Newport by Jill Morrow
Even with Prohibition in full force, the rich and playful
flocked to Newport, Rhode Island after the Great War was over and before the
Great Depression to the cottages (mansions) they built to while away the
summers with glamorous parties and flights of fancy. Adrian de la Noye is a young attorney who has
spent much time, time he’d rather not remember in Newport and reluctantly
returns there to update the will of his client whose children are less than
pleased with their father’s choice for the second Mrs. Chapman and the
revisions he plans to make. Mr. Bennett
Chapman informs his children that he has been communicating with his dead wife
through séances and not only does she approve of him marrying Catharine Walsh,
she has in fact chosen Catharine to be her widowed husband’s new bride. With characters who are not necessarily
unreliable, but who withhold thing from each other and have different levels of
beliefs as far as Bennett Chapman’s ability to communicate with his dead wife,
or his belief that he is doing so, there is an ethereal quality to the story
adding to the atmosphere induced by the séances. Is Catharine an exceptional con artist or
does she truly care for the elder Mr. Chapman and does her past connection to
Adrian make him a biased party to this rather than an zealous attorney looking
out for the best interest of his client? A great summertime read, this novel
has all the glitz and glamour of the era along with what is becoming more
increasingly well-known, the popularity of séances and other idles of the rich
during this time.

— Extracted information —

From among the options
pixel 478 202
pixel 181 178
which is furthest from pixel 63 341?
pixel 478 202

— Exercise goal —
According to the Newport review, what brings Adrian de la Noye back to Newport?

— Response to this exercise —
He returns to update the will of his client, Bennett Chapman.